PRI Presidential Candidate Untested in Mexico Politics
Salinas picks former budget and education secretary to carry mantle
MEXICO'S ruling party has chosen a new presidential candidate cast in the image of President Carlos Salinas de Gortari.
Ernesto Zedillo Ponce de Leon is a young economist, a free trade advocate, a northerner, and an Ivy League-educated technocrat. Since the ruling Institutional Revolutionary Party (PRI) has not lost a presidential race in 65 years, Mr. Zedillo becomes the favorite to win August's elections.
But unlike President Salinas, Zedillo has almost no political experience except for his two months as campaign manager for Luis Donaldo Colosio, who was assassinated last week.
``This is the big doubt we all have about Zedillo: Does he have the political skills to win an election and run the country,'' says Juan Molinar Horcasitas, political scientist at Colegio de Mexico, a leading private research institution.
Zedillo has never run for public office, but is considered a savvy administrator. Salinas appointed him as secretary of budget planning (a post held by Salinas and his predecessor) and later as secretary of education. But his tenure as education secretary was marred by a political furor over the publication of grade school history texts.
Zedillo was originally on the list of those to succeed Salinas. ``His performance as education secretary derailed his chances,'' says Roderic Camp, a Mexico expert at Tulane University.
In the coming weeks, the PRI will be playing catch-up in the presidential campaign. ``About 25 to 30 percent of the population are PRI clients. They'll back any candidate the party puts forward. Beyond that, we'll need to see how effectively Zedillo can attract more sympathizers,'' says Miguel Basanez, director of Mexico City's Market Opinion and Research International.
Zedillo's skimpy track record has political analysts split as to what this means for the presidential race. His views are seen as more conservative than Colosio's, who in recent weeks had been emphasizing greater social and democratic reforms.
The center-left Democratic Revolutionary Party (PRD) candidate, Cuauhtemoc Cardenas, garnered almost one-third of the votes in the 1988 election, which was marred by claims of fraud.
``Cardenas is the primary beneficiary of the new PRI candidate,'' Mr. Camp says. ``Zedillo offers voters a clearer choice than before, while the PAN [the conservative National Action Party] stands to suffer, as Zedillo's economic philosophy is more along the lines of the PAN.''
Camp adds that Zedillo may change his public image: ``To be politically appealing, he will have to go in the direction of Colosio to counter the weakness of the Salinas administration, exposed so dramatically in Chiapas, which is the lack of emphasis on the distribution of economic growth.'' Indeed, in his March 29 acceptance speech, Zedillo continually invoked Colosio's name and the same campaign themes. ``We're not starting a campaign, we're continuing it,'' he said.

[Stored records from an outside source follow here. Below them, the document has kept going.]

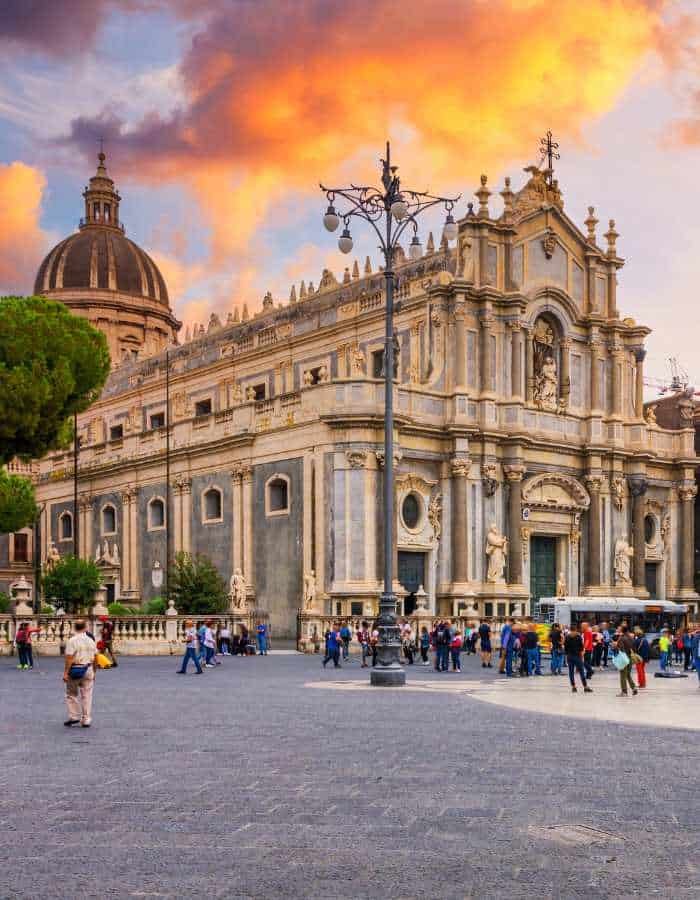 Christmas in Catania unfolds in front of the stunning Catania Cathedral, where crowds gather in the square under a fiery orange sunset sky. The grand baroque architecture sets a majestic backdrop for the city's festive atmosphere.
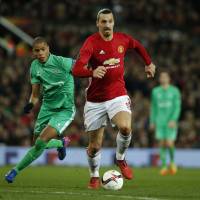 Manchester United\'s Zlatan Ibrahimovic moves the ball as St. Etienne\'s Kevin Monnet-Paquet looks on in Europa League action on Thursday. Man United won 3-0. | REUTERS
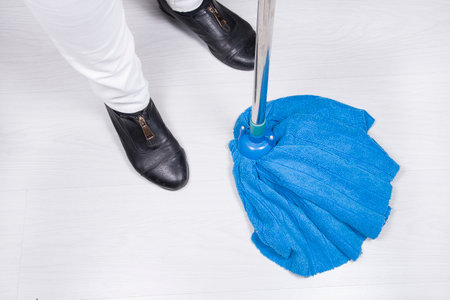 Close up of cropped view of female legs with blue mop. Washing floor. Domestic home cleaning. Cleaning service concept at home, apartments, hotels. Maid or housewife washing roomの写真素材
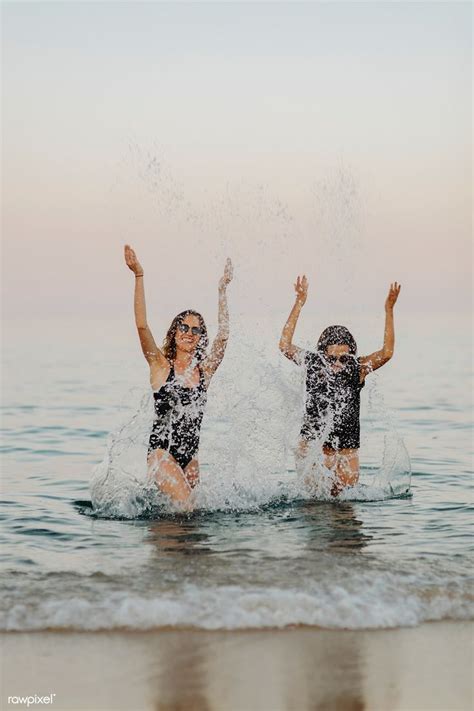 Download Premium Image Of Cheerful Girls Splashing Water At The Beach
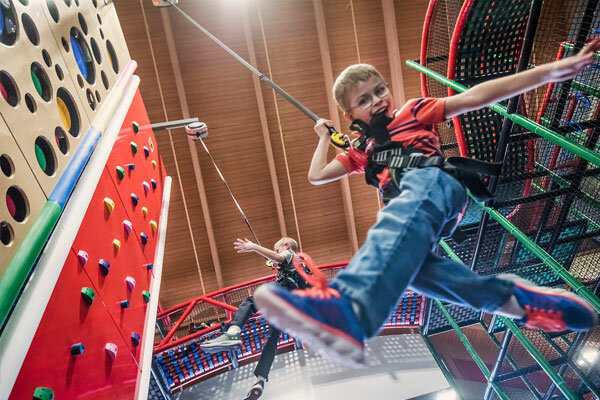 boy on clip and climb challenge wall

Political scientist Denise Dresser disagrees. She thinks Zedillo will pick up Colosio's agenda and run with it. ``The PRI can afford to push democratization, it can afford to be generous because it has a very good chance of winning in clean elections,'' says Ms. Dresser, a professor at the Autonomous Technological Institute of Mexico.
Dresser predicts Zedillo will be able to capitalize on the public's insecurity caused by the Colosio assassination, the kidnapping of a prominent banker this month, and the January uprising of Mayan Indians in Chiapas. ``The PRI portrays itself as the force of the center, of stability,'' Dresser says.
But the left is portraying the government and the PRI as the source of the instability, including the assassination. A poll conducted by Mr. Basanez of high-income Mexico City residents on March 28 showed only 7 percent believe the man captured for killing Colosio acted alone; 32 percent believe the PRI is involved in the murder, and 70 percent don't believe the government will be honest about it.
Suspicions of PRI involvement may come from the battle within the PRI between reformers (known as yuppie technocrats) and traditionalists (known as dinosaurs). The traditionalists have fought Salinas's economic and political reforms.
The unveiling of Zedillo's candidacy, which came sooner than most PRI insiders expected, may have been expedited to distract public attention from conspiracy theories fueled by new evidence indicating that Colosio's alleged assassin had accomplices.
An amateur photographer produced a video tape that appears to show Tranquilino Sanchez Venegas, a retired security guard, clearing a path through the crowd to aid the alleged murderer Mario Aburto Martinez.
Mexican newspapers on March 29 quoted Mr. Aburto's girlfriend as saying the two men met in a Tijuana park 11 days before the assassination. Mr. Sanchez Venegas is now in custody. A Tijuana PRI party boss, who Sanchez Venegas says hired him for crowd control during Colosio's campaign stop, is also being questioned by police.